Monday, September 8, 2008

All I intended to be

All that I intended to be, is lost to the past.

Sometimes I can't stand seeing the world around me, this place that I live in. Everything is a reminder of the 'healthy' me, the 'old' me.

There, over there, that's the street I used to ride my bike down, the wind in my hair, complete freedom – the same street I rode straight into a pole and lay laughing on the ground, my friend laughing with me until our tummies hurt so much we could laugh no more.

Everything is a reminder of the 'healthy' me, the 'old' me.
Sometimes I cannot stand it, it drives me insane.

Outside my window, looking out from the bed I'm forced to spend so much time in, there's my street, memories of walking – or running – down there with my surfboard, body board, or just a towel with my best friend desperate for a swim to escape the harsh summer heat.

We were once in separable...

There, there's my school. The school where I was both the 'old' me and the 'new' me, I am no longer sure who is the real me. All that I ever was, it was stripped away from me overnight. We'll drive past while kids are dressed in their PE uniform running the cross country course. It is like a stab to my heart, every time. In them, I see myself. I see my old self running, like a ghost from the past.

Out the back, there's my garden. It's there I used to let off steam in the afternoon shooting hoops. Kicking a ball around, mucking around with friends. It was so normal to have endless energy.

There, there's the beach. The beach where I spent every afternoon after school, swimming, getting smashed on the surfboard, sucked out around by the whirlpool that appeared in the early evenings. The beach I ran along at 6am in the morning before school, watching the sunrise over the ocean.

I want to erase it all, these ghosts of the past. Sometimes I want to smash it all to pieces, get as far away from here as possible, because the anger and hurt takes over and I feel like screaming that I cannot take it anymore.
Illness changes everything. It steals your identity. It stole my teenage years, ripped them away, over before their time, it's stealing my youth, out of my control. You find out who your real friends are, it hurts so much to lose people who you once considered your closest of friends.

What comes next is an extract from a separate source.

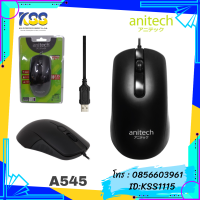 ANITECH MOUSE A545 OPTICAL USB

I want to live what most take for granted. Study full time, get assignments done on time (even if you start them the night before), achieve marks to my full potential, be able to go out with friends, have a job, drive a car, do all those priceless things I took for granted all those years ago, back when I was healthy, luckier than I knew. I want to be able to get out of bed every day, I want to feel alive, I want to be free of pain. Just the pain alone is suffocating me. Pushing me to my limit.

I would do anything for just one more day of health, just imagine the things I could do!

All that I intended to be, is no longer what I strive to be.
I want to be so much more than I once intended to be.

The grief for what I've lost over these years will never leave me, it will always hurt, but I've let go. Not completely, it surfaces from time to time, without warning, but I know that after all I have been through I am better for it. Life seems so much better on the other side, the girl that I was, she wasn't the lucky one – I am. Not that I can always see it.

If you have your health, don't take it for granted. It is more precious than you can possibly comprehend until you've lost it. Please, never waste it.


Sometimes, I do get sick of having to put on a facade to the outside world, to conceal the hell I deal with everyday being in my own body, and the behind the scenes that no one gets to see. People can't understand what they can't see, they can't understand how ill you are if its not visible, if they only see you when you're able to get out of the house, they can't comprehend that you're in agony everyday when you look just fine. But still, I prefer to just smile and get on with things. I hope through my writing though, people can understand it just a little more... even the invisible.

1 comment:

Anderson said...

Consider that if a greal deal of what "you intended to be" initially, was the result of conditioning, then maybe you have not yet realized what your true potential might be.

"He who can no longer pause to wonder and stand rapt in awe, is as good as dead; his(her) eyes are closed."